▶ _EXERCISE BRIEF_: No line of the records may be dropped; print them all again exactly.

▶ _Stored records_:
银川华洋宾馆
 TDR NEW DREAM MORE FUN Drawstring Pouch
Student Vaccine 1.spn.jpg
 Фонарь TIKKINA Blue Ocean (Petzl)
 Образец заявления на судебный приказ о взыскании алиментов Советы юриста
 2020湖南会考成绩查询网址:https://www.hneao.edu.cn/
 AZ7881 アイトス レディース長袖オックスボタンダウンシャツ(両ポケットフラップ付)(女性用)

▶ _ANSWER_:
银川华洋宾馆
 TDR NEW DREAM MORE FUN Drawstring Pouch
Student Vaccine 1.spn.jpg
 Фонарь TIKKINA Blue Ocean (Petzl)
 Образец заявления на судебный приказ о взыскании алиментов Советы юриста
 2020湖南会考成绩查询网址:https://www.hneao.edu.cn/
 AZ7881 アイトス レディース長袖オックスボタンダウンシャツ(両ポケットフラップ付)(女性用)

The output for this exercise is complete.